Il mio laboratorio si trova ai margini del bosco, è l’ultima casa della borgata: da lì in poi ci sono solo alberi. La natura è sicuramente lo stimolo principale. Mi interessano le forme degli alberi, ma anche l’intervento dell’uomo in questi contesti: le case in pietra, i tetti, i dettagli dell’architettura rurale che si integra nel territorio. Trovo ispirazione anche grazie ai viaggi - penso ad esempio alle costruzioni Walser della Valsesia - e, più in generale, mi attrae tutto ciò che nasce dall’incontro tra elementi naturali e intervento umano, purché ci sia rigore, coerenza e sensibilità.
Parti dalla funzione, dalla forma o dal materiale?
Non parto quasi mai dal materiale: prima immagino una forma, una dimensione, e poi scelgo il legno più adatto in base alla venatura, alla consistenza, al colore. In questo momento, mi interessa molto la visione cromatica dell’insieme, il contrasto - o anche il non contrasto - tra i materiali. Quanto alla funzionalità, per me non è mai il primo criterio, ma resta un aspetto necessario. Un oggetto completamente inutile non mi interessa.
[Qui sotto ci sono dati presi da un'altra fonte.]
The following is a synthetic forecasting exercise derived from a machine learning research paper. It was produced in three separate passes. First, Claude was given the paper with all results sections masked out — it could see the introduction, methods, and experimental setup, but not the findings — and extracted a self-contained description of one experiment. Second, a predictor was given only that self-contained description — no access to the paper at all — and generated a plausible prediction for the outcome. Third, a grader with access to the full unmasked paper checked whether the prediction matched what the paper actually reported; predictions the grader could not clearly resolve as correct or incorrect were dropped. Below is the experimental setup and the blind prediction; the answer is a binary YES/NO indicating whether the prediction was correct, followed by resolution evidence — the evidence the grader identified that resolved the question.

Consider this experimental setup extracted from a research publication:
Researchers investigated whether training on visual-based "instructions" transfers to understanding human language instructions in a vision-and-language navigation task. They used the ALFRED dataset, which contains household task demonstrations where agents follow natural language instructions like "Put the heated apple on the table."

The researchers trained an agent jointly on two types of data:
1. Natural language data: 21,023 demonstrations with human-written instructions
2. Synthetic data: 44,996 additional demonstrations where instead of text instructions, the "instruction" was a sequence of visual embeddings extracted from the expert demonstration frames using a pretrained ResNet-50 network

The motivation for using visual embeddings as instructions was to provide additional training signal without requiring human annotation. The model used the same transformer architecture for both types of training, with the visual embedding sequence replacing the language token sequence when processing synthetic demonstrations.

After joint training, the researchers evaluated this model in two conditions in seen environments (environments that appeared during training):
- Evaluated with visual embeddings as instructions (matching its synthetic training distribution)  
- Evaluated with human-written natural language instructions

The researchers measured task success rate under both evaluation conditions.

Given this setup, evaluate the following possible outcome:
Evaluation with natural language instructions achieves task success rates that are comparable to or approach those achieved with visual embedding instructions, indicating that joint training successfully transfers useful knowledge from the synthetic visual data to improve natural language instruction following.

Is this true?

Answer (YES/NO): NO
Anche se piccolo o minimale, l’oggetto deve servire a qualcosa.
Questa forte ricerca estetica ha a che fare anche con la tua passione per la grafica?
Sì, probabilmente sì. Nei miei lavori cerco di mettere insieme il rigore della grafica - fatto di moduli, ripetizioni, pattern - con forme più naturali, organiche, quasi antropomorfe. I miei intarsi sono composti da piccoli elementi ripetuti, accostati a volumi più organici. È una combinazione che mi interessa molto.
Cosa ti affascina della grafica?
È una passione nutrita anche dal mio passato nel restauro. Ho lavorato a lungo su mobili barocchi del Seicento e Settecento, oggetti con una componente decorativa molto forte: una sorta di grafica prepotente, molto diversa da quella odierna. In un certo senso, ho “spogliato” quel linguaggio quasi punk, mantenendone le linee principali e virandolo verso qualcosa di più essenziale. Poi mi sono avvicinato anche alle grafiche dei tessuti - pied-de-poule, spigati - applicandole a forme che richiamano il barocco. Sono elementi apparentemente distanti, che cercano un equilibrio nel mio lavoro.
Quest’anno sei stato tra i protagonisti di Doppia Firma, il progetto di Fondazione Cologni che mette in dialogo design e artigianato: come ti ha arricchito il confronto con il designer Arthur Arbesser?
Il dialogo, il confronto, è qualcosa verso cui sono predisposto. L’esperienza con Arthur è stata molto positiva: le sue grafiche e i suoi pattern sono incredibilmente interessanti. Abbiamo parlato poco, ma ci siamo ascoltati davvero. Da quel dialogo è nato il piccolo cabinet “Scacco Matto”. Non è stato semplice realizzarlo - trasformare un disegno bidimensionale in un oggetto tridimensionale comporta molte complessità tecniche - però è stato stimolante, e anche divertente. Per me è fondamentale divertirmi: è proprio in quello spazio, tra progetto e realizzazione, tra rigore e libertà, che il lavoro prende davvero forma.